_Assignment_
Write the listing below out again exactly, dropping the images.

_Stored data_
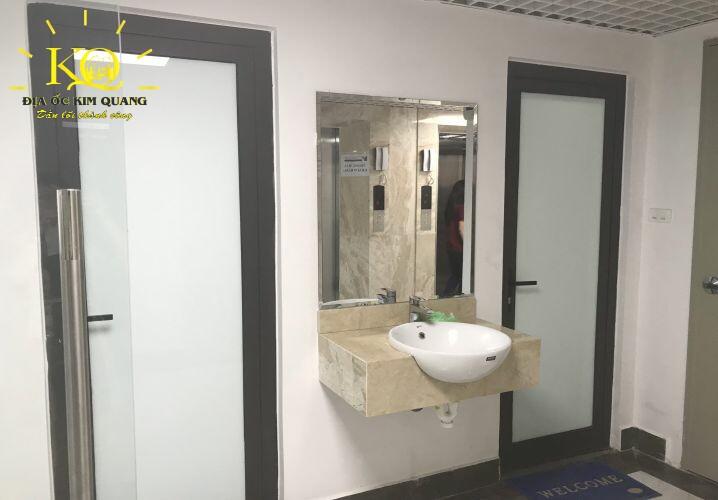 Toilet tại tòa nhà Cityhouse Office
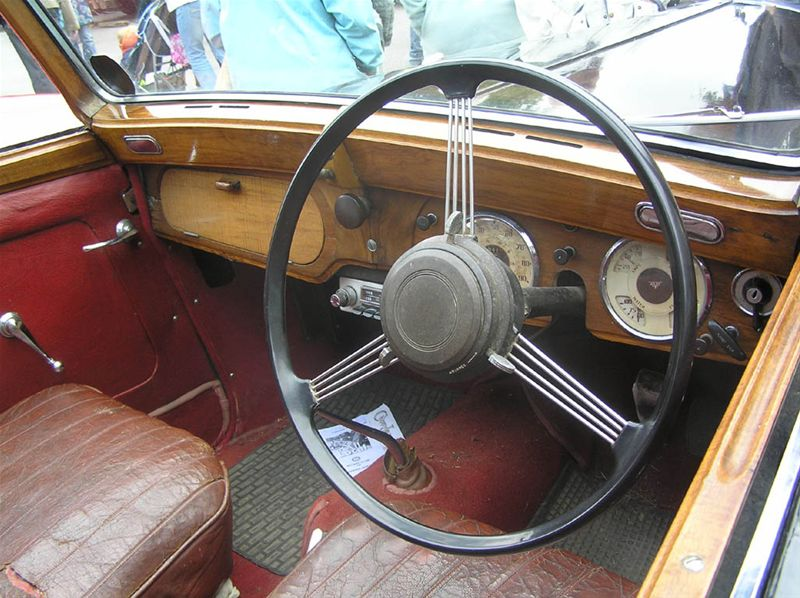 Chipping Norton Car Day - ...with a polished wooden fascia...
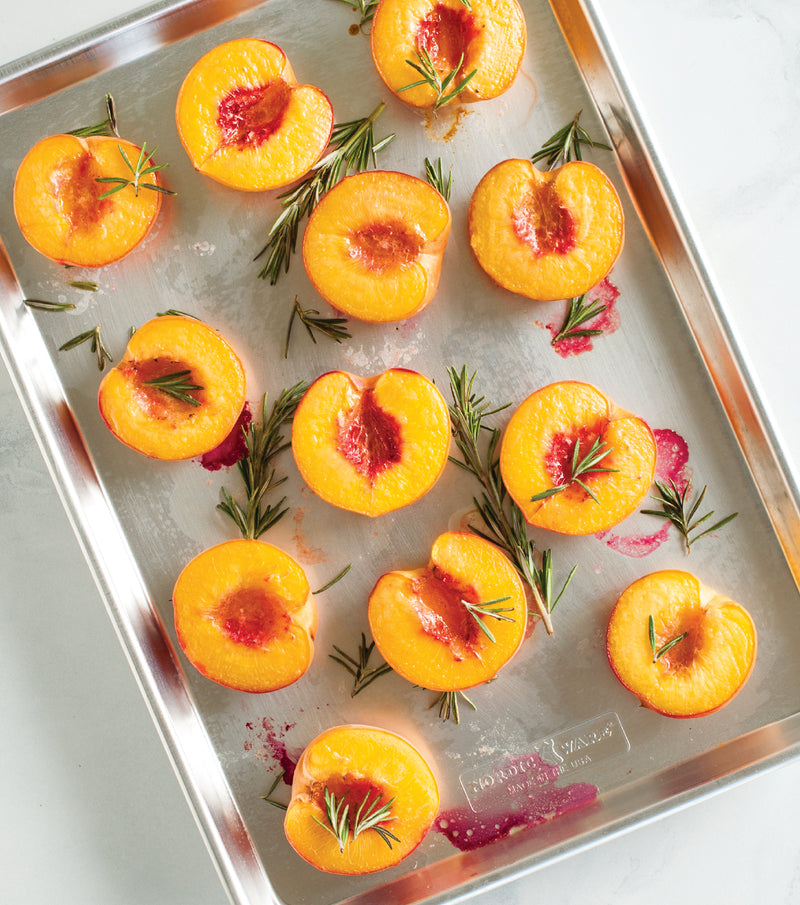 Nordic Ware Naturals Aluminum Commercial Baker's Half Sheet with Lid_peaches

_Answer section_
 Toilet tại tòa nhà Cityhouse Office
 Chipping Norton Car Day - ...with a polished wooden fascia...
 Nordic Ware Naturals Aluminum Commercial Baker's Half Sheet with Lid_peaches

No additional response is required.